Maxi Lotz - Martin Rütter Hundeschule Zürich Oberland

Der Rückruf - das wichtigste Signal überhaupt

Nicht selten wird der Rückruf als „das wichtigste Signal überhaupt“ beschrieben – und das zu Recht! Der Rückruf kann nicht nur das Leben des eigenen Hundes retten, sondern auch das vieler anderer Menschen oder Tiere. 

Stell dir folgende Situation vor: Frau Linde genießt mit ihrem freilaufenden Hund Fidu einen entspannten Spaziergang. Der Weg ist von Wiesen umgeben und in etwa 50 m Entfernung gibt es einen viel befahrenen Fahrradweg. Obwohl Frau Linde sehr aufmerksam auf dem Spaziergang ist, entdeckt Fidu einen Fahrradfahrer, der mit seinem Hund unterwegs ist, bevor Frau Linde das Gespann überhaupt bemerken konnte. Fidu startet durch. In kürzester Zeit nähert er sich dem Fahrradweg. Frauchen ruft laut: „Fidu, hiiiiiier“. Kurz bevor Fidu den Fahrradweg erreicht, dreht er um und galoppiert ebenso schnell wieder zu Frauchen zurück. Der Rückruf hat geklappt, und so konnte eine mögliche Kollision mit dem Fahrrad und ein eventueller Sturz des Radfahrers mit für diesen schmerzhaften Folgen vermieden werden.

◆ ◆ ◆ ◆ ◆ ◆ ◆

▶ Aufgabenstellung
Fassen Sie den Text über den Rückruf in zwei Sätzen zusammen.

◆ ◆ ◆ ◆ ◆ ◆ ◆

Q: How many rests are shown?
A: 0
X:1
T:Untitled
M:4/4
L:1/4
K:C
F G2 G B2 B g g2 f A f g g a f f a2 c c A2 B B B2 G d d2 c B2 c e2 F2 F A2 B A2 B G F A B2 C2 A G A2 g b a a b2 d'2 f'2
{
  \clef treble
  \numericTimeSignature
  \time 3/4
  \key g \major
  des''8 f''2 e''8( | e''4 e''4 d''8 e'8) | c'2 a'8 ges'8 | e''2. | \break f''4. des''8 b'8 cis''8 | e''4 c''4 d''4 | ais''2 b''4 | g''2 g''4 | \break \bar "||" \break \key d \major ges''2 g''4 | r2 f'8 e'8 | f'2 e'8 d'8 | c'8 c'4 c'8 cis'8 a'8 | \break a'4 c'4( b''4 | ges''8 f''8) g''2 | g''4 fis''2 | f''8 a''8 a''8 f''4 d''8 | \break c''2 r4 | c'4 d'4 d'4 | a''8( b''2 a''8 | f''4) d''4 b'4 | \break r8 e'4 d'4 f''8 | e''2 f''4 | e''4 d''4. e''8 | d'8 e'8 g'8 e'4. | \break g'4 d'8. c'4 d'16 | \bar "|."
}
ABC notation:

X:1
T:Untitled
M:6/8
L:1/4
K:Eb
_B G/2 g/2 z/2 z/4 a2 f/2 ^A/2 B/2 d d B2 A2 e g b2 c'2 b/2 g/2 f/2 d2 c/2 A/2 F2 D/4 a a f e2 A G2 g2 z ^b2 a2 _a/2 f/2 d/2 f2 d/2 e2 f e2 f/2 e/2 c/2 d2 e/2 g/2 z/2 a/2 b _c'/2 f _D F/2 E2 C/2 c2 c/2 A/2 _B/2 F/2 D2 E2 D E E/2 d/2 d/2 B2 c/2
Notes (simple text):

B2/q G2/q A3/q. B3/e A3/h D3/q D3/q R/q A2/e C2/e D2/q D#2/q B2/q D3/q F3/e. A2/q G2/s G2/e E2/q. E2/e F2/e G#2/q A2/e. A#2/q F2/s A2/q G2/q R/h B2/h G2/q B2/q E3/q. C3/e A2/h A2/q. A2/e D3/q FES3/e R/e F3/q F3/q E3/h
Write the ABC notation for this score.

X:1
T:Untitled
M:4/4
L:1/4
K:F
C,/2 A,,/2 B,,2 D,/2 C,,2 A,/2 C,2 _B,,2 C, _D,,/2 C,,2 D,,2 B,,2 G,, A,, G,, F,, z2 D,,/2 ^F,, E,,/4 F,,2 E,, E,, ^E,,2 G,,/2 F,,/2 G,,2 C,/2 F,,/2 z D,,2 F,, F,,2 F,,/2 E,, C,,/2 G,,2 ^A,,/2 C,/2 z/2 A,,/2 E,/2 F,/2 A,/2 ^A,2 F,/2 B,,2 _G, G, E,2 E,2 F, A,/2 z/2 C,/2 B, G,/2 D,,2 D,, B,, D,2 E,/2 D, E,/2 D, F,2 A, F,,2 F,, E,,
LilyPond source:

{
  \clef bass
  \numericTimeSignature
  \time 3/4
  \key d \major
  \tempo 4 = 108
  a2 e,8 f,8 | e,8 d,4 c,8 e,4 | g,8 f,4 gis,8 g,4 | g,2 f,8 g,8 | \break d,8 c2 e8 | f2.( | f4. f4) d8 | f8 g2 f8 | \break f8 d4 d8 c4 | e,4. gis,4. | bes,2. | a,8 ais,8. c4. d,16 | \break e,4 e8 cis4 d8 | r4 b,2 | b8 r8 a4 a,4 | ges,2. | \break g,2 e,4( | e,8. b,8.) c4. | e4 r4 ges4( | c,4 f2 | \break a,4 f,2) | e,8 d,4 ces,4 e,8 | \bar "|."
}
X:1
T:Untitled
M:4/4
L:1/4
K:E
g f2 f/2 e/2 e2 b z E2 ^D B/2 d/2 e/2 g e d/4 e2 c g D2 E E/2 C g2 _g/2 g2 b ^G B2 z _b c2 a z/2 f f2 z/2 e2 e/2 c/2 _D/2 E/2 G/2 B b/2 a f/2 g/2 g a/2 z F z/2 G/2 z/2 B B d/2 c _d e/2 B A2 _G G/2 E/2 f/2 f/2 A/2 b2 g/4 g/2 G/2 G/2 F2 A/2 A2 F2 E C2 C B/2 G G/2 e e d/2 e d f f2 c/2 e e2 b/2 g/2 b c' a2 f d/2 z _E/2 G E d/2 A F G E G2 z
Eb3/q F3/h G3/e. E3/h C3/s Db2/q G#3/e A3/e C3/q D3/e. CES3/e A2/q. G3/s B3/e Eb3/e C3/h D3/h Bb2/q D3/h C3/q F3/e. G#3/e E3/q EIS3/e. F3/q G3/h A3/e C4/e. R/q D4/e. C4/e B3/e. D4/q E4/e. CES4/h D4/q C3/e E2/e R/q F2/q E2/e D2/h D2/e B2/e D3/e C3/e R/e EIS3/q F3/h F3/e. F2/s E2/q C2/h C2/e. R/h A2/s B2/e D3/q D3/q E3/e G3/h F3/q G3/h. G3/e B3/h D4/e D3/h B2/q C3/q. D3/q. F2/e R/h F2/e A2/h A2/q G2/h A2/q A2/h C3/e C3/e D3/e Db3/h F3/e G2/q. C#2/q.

◆ ◆ ◆ ◆ ◆ ◆ ◆

▶ Vollständige Ausgabe
Der Rückruf wird oft als das wichtigste Signal überhaupt bezeichnet, da er nicht nur das Leben des eigenen Hundes, sondern auch das vieler anderer Menschen oder Tiere retten kann. In einem Beispiel rennt der freilaufende Hund Fidu auf einen Fahrradweg zu, kehrt aber auf den Ruf von Frau Linde kurz davor um, sodass eine mögliche Kollision mit dem Fahrrad und ein Sturz des Radfahrers vermieden werden.